__What you have to do__. Reproduce the lines below, swapping each occurrence of "tail fin" for "vertical stabilizer" and keeping every other character unchanged.

Excerpts from a spatial dataset:

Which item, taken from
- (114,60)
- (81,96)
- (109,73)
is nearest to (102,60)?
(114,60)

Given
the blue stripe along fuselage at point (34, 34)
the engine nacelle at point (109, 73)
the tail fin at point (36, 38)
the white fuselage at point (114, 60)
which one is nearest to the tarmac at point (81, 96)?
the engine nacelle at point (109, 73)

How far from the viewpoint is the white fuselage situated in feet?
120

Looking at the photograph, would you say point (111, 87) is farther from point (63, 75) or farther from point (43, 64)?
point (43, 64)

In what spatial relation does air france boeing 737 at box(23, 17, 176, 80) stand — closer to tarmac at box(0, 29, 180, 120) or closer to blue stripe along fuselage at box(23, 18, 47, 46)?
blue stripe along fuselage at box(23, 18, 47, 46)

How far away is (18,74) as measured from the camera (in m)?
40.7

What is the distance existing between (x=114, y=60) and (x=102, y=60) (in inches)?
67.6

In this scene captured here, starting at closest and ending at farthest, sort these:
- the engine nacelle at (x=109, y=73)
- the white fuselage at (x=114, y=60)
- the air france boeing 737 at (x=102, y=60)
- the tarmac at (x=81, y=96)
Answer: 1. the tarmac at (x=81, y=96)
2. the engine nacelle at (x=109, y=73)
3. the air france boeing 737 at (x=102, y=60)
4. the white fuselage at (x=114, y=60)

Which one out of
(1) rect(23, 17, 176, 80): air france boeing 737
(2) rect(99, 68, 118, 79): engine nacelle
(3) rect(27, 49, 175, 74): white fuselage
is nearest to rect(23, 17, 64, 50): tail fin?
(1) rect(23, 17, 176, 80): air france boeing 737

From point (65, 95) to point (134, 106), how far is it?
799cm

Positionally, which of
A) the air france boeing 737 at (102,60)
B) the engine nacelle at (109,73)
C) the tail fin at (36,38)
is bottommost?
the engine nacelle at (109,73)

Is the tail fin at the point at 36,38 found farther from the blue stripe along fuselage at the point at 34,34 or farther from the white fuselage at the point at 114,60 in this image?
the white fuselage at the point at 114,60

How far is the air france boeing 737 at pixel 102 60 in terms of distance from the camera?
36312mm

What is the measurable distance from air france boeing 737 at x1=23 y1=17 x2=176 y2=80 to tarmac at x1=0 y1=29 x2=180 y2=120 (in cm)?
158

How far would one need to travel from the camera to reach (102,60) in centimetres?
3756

__Expected answer__.
Which item, taken from
- (114,60)
- (81,96)
- (109,73)
is nearest to (102,60)?
(114,60)

Given
the blue stripe along fuselage at point (34, 34)
the engine nacelle at point (109, 73)
the vertical stabilizer at point (36, 38)
the white fuselage at point (114, 60)
which one is nearest to the tarmac at point (81, 96)?
the engine nacelle at point (109, 73)

How far from the viewpoint is the white fuselage situated in feet?
120

Looking at the photograph, would you say point (111, 87) is farther from point (63, 75) or farther from point (43, 64)?
point (43, 64)

In what spatial relation does air france boeing 737 at box(23, 17, 176, 80) stand — closer to tarmac at box(0, 29, 180, 120) or closer to blue stripe along fuselage at box(23, 18, 47, 46)?
blue stripe along fuselage at box(23, 18, 47, 46)

How far away is (18,74) as measured from the camera (in m)?
40.7

What is the distance existing between (x=114, y=60) and (x=102, y=60) (in inches)?
67.6

In this scene captured here, starting at closest and ending at farthest, sort these:
- the engine nacelle at (x=109, y=73)
- the white fuselage at (x=114, y=60)
- the air france boeing 737 at (x=102, y=60)
- the tarmac at (x=81, y=96)
Answer: 1. the tarmac at (x=81, y=96)
2. the engine nacelle at (x=109, y=73)
3. the air france boeing 737 at (x=102, y=60)
4. the white fuselage at (x=114, y=60)

Which one out of
(1) rect(23, 17, 176, 80): air france boeing 737
(2) rect(99, 68, 118, 79): engine nacelle
(3) rect(27, 49, 175, 74): white fuselage
is nearest to rect(23, 17, 64, 50): vertical stabilizer?
(1) rect(23, 17, 176, 80): air france boeing 737

From point (65, 95) to point (134, 106), how far is it?
799cm

Positionally, which of
A) the air france boeing 737 at (102,60)
B) the engine nacelle at (109,73)
C) the vertical stabilizer at (36,38)
is bottommost?
the engine nacelle at (109,73)

Is the vertical stabilizer at the point at 36,38 found farther from the blue stripe along fuselage at the point at 34,34 or farther from the white fuselage at the point at 114,60 in this image?
the white fuselage at the point at 114,60

How far is the air france boeing 737 at pixel 102 60 in terms of distance from the camera?
36312mm

What is the measurable distance from air france boeing 737 at x1=23 y1=17 x2=176 y2=80 to tarmac at x1=0 y1=29 x2=180 y2=120 (in cm)?
158

How far would one need to travel from the camera to reach (102,60) in centimetres?
3756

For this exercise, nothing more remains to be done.